I sat down in a coffee shop in San Bruno, CA, with two even younger entrepreneurs than myself, Kurt and Dav. Google had just bought their company, Fflick, for a rumored $10 million.
Kurt and Dav wanted to help people figure out what their friends thought about new films that were coming out. The thinking was, film critic Roger Ebert might hate a certain movie, but your friends, who have similar taste to you, might love it. For movie studios, knowing whether Roger Ebert likes a movie isn’t necessarily a good predictor of box office sales. But knowing what masses of regular moviegoers were telling their friends about a particular film that was about to launch could help a studio adjust its promotional decision-making, perhaps releasing a different theatrical trailer or placing advertisements in certain areas.

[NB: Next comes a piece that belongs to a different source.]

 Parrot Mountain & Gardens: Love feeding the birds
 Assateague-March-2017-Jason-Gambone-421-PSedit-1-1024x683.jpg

Traditionally, a company like Fflick might have harvested the millions of monthly American moviegoers’ opinions through telephone surveys and paper ballots at theater exits. That’s an extremely complex and expensive operation. And that kind of research, by nature, tends to take a long time to collate and tally. By the time surveys confirmed that Gigli was indeed terrible, there wouldn’t be much a studio could do about it.
An ambitious company might try to overcome this challenge with money and muscle. It could throw staff at the problem, putting human surveyors with iPads in all the theatres. It could write a computer program to collate all of the data the surveyors input after bothering theatregoers, so people at the home office wouldn’t have to count the data by hand. It could implement innovations in its survey call center to squeeze more productivity out of its employees, so they could call more people per shift.
Or it could do what Fflick did, which, as you might at this point guess, was to use a lever to pull all that information out with a yawn.
Kurt and Dav realized that people around the world were already talking about what they thought of movies they saw. When you see a movie, if you’re like most people, you talk to your friends about it afterward, what you liked, disliked, whether they should see it, and so on. At the time Kurt and Dav were exploring their idea, the world had recently latched onto Twitter, the micro-messaging service we discussed earlier, as a way to share everything that was on its mind. Each day, millions of people updated their friends via Twitter on what online articles they liked, what music they were listening to, where they were going, and, in the midst of all the chatter, what they thought of that movie trailer for The Dark Knight. And not just what they thought of the trailer, but whether or not they planned to go see it.
So Fflick built its house on top of Twitter. They wrote code to suck data out, sort through it to find references to the names of movies (which Fflick sucked out of IMDB, a website that lists all past and upcoming film titles), and add up all the times a given movie name was mentioned with positive phrases like “can’t wait” versus negative comments like “don’t go” or “sucks.”
Kurt and Dav constructed a layer on top of the highest layer it could find. Automatically analyzing people’s comments for positive and negative reviews was difficult work, but it was less work than gathering the data themselves would have been.
“We spent about a month just heads down in the thing nonstop,” Dav said. “Then we were like, ‘All right, let’s turn it on, see what happens.’”
A week later, the Fflick team was driving to Los Angeles to meet with a dozen movie studios, all of which had seen the technology on launch day and begged the company to come talk business. They asked if Fflick could export its review data to their own programmers (and thus make Fflick a platform on which studios could develop their own software). Dav ended up programming the data platform (called an API) on the drive down. He coded it from the car, at one point holding his overheating laptop out the car window to cool it down.
Three months after that, Google absorbed the company and gave each of the Fflick team members a couple million bucks.